Thus, contamination of the stinger line 135 with well fluid during
deployment is avoided. By the same token, the port 160 of the lower
completion tubular 150 associated with the extension 260 is covered
by the second slidable sleeve 155 (or the tubular sleeve 155). This
is the sleeve 155 which is detailed with reference to FIG. 1
hereinabove.

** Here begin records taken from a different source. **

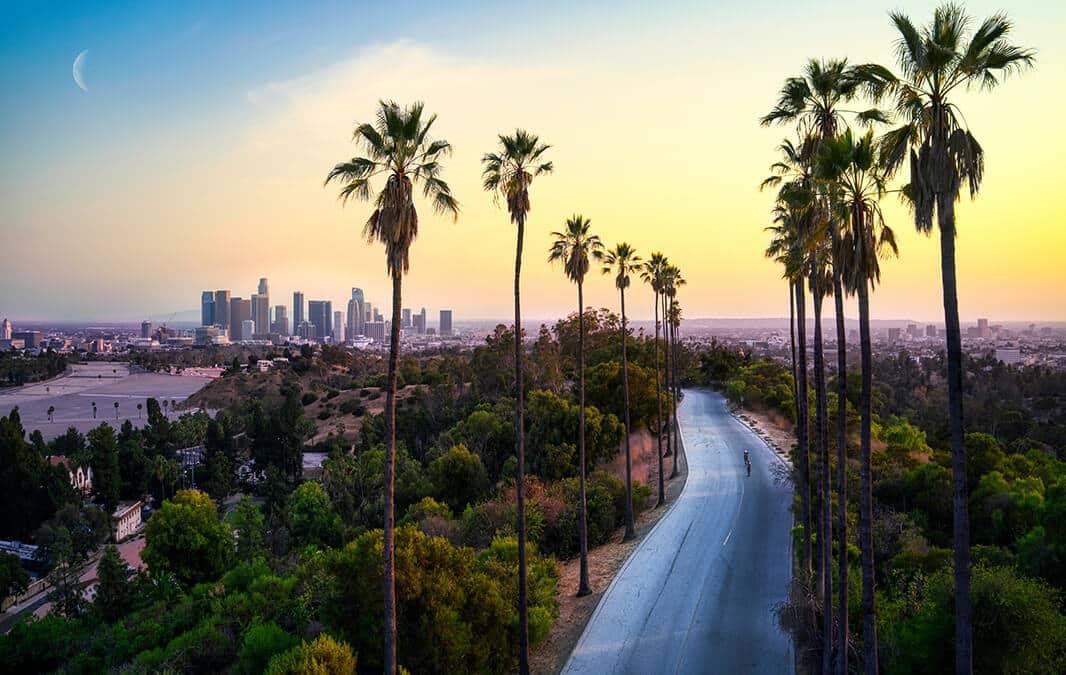 Palm trees near city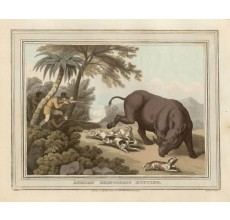 Rhinoceros Africa game hunting Howitt aquatint antique print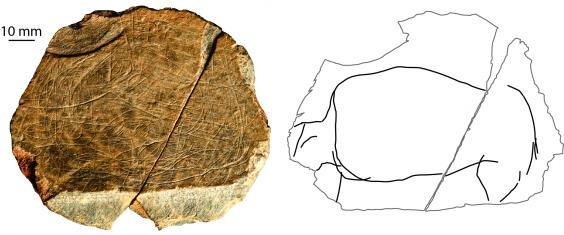 A depiction of a wild-cow-type animal, found at the Jersey site. Around 13,000-13,500 BC. The photograph shows the 9cm diameter stone plaque – and the many lines/images engraved on it. The drawing simply isolates the depiction of the animal, so that one can see it as an individual creature (S Bello/Natural History Museum)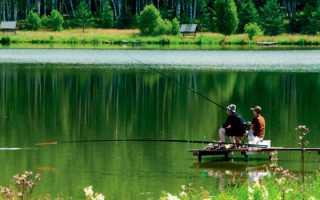 Ловля судака в нижегородской области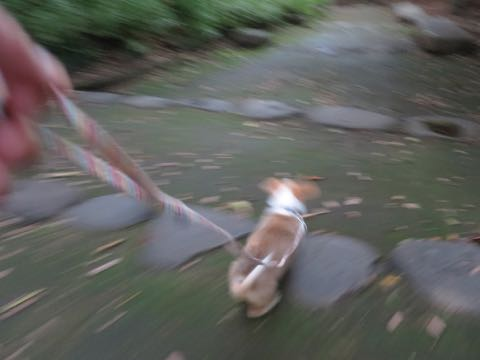 ウェルシュ・コーギー・ペンブロークこいぬ情報フントヒュッテウェルシュコーギーペンブローク子犬画像コーギーしっぽ付き尻尾付きしっぽつき断尾していないコーギー出産情報性格子犬の社会化コーギー家族募集中 Welsh Corgi Pembroke _ 772.jpg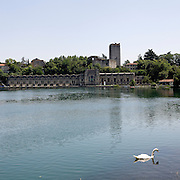 Un cigno sull'Adda nei pressi della centrale Enel Taccani a Trezzo d'Adda...A white swan on the Adda river near the hydroelectric power plant Taccani in Trezzo d'Adda.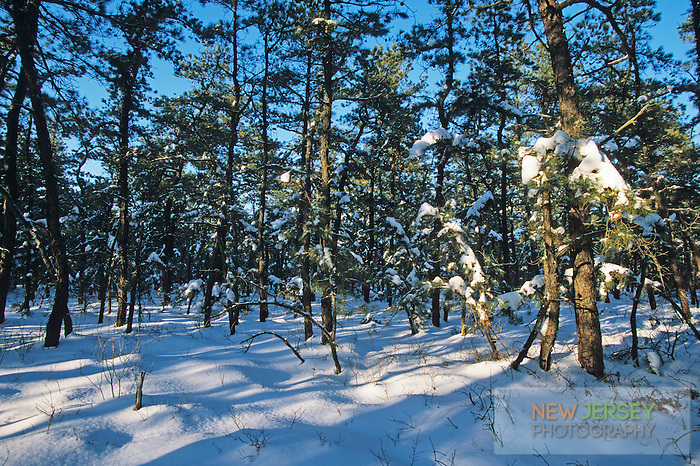 Snow-covered Pine Trees, Pitch Pine Forest, Pine Barrens, New Jersey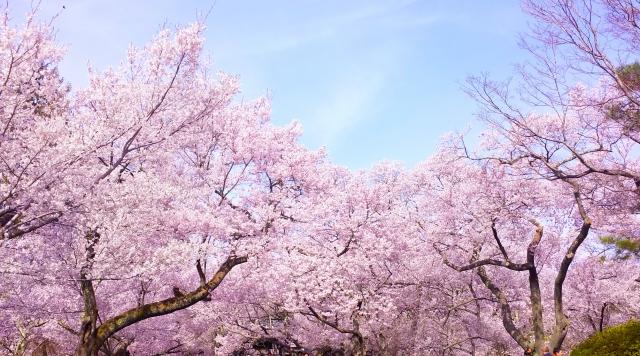 桜の開花予想in2016!開花の仕組みを知れば納得、やっぱり植物は偉かった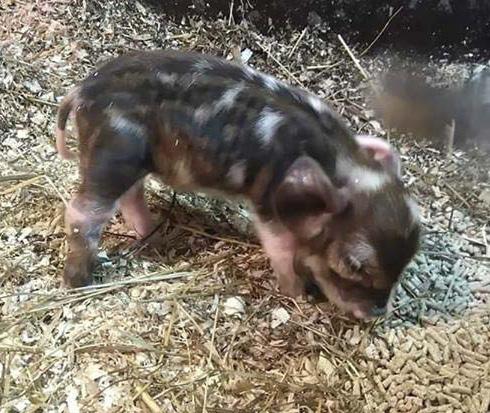 Minipossu Dumbosta kasvoi sittemmin yli 100-kiloinen lemmikki.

Regardless, contamination of the tubular line 165 with
well fluid is again avoided due to the sealed covering provided to
the port 160 by the indicated sleeve 155.
[0031] Sealingly covering the passage 130 and the port 160 in
advance of the coupling of the stinger 125 to the tubular 150 may
help to maintain functionality of the hydraulics. For example, the
risk of contamination is not limited to altering a particular
chemical mixture or other hydraulic fluid. Rather, the
contamination could amount to debris and particulate with the
capability of impeding or even disabling hydraulic function through
the connected lines 135, 165 of FIG. 1. By keeping the noted
passage 130 and port 160 sealingly covered in advance of their
hydraulic mating, such catastrophic blockage may be avoided.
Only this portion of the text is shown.